WHAT THIS TASK INVOLVES:
Exactly as given, write out the lines from the one containing "Between (x=268, y=431)" through the end of the listing, with both ends included and nothing else.

Dataset items:
────────────────────────────────────────
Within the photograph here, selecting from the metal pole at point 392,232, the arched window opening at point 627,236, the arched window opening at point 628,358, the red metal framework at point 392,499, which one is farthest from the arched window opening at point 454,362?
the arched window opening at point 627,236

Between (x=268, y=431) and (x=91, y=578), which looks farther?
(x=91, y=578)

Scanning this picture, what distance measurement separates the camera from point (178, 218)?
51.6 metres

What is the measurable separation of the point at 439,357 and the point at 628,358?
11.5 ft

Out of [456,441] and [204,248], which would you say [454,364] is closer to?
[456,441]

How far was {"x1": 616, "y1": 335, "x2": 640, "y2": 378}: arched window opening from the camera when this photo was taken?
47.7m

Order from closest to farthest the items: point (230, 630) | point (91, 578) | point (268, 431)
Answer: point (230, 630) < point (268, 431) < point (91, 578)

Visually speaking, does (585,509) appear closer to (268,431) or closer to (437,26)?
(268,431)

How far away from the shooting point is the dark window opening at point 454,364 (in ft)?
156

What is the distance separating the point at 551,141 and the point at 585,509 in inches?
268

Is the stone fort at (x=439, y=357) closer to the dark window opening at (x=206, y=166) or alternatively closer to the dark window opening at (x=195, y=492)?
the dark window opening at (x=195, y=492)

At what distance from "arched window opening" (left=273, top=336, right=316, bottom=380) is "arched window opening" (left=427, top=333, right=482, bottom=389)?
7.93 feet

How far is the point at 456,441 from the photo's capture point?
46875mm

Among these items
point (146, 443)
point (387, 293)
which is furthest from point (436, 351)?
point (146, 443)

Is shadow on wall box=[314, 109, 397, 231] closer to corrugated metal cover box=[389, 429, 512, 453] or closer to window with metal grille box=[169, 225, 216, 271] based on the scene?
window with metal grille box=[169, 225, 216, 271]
────────────────────────────────────────
RESPONSE BELOW:
Between (x=268, y=431) and (x=91, y=578), which looks farther?
(x=91, y=578)

Scanning this picture, what distance measurement separates the camera from point (178, 218)?
51.6 metres

What is the measurable separation of the point at 439,357 and the point at 628,358?
11.5 ft

Out of [456,441] and [204,248], which would you say [454,364] is closer to?
[456,441]

How far was {"x1": 616, "y1": 335, "x2": 640, "y2": 378}: arched window opening from the camera when this photo was taken?
47.7m

Order from closest to farthest the items: point (230, 630) | point (91, 578) | point (268, 431)
Answer: point (230, 630) < point (268, 431) < point (91, 578)

Visually speaking, does (585,509) appear closer to (268,431) or closer to (437,26)?
(268,431)

How far away from the shooting point is the dark window opening at point 454,364 (in ft)?
156

What is the distance separating the point at 551,141 and the point at 585,509 in inches?
268

Is the stone fort at (x=439, y=357) closer to the dark window opening at (x=206, y=166) or alternatively closer to the dark window opening at (x=195, y=492)?
the dark window opening at (x=195, y=492)

At what distance from "arched window opening" (left=273, top=336, right=316, bottom=380) is "arched window opening" (left=427, top=333, right=482, bottom=389)?
7.93 feet

How far is the point at 456,441 from the photo's capture point?
46875mm

Among these items
point (146, 443)
point (387, 293)
which is furthest from point (436, 351)?
point (146, 443)

Is shadow on wall box=[314, 109, 397, 231] closer to corrugated metal cover box=[389, 429, 512, 453] or closer to window with metal grille box=[169, 225, 216, 271] based on the scene?
window with metal grille box=[169, 225, 216, 271]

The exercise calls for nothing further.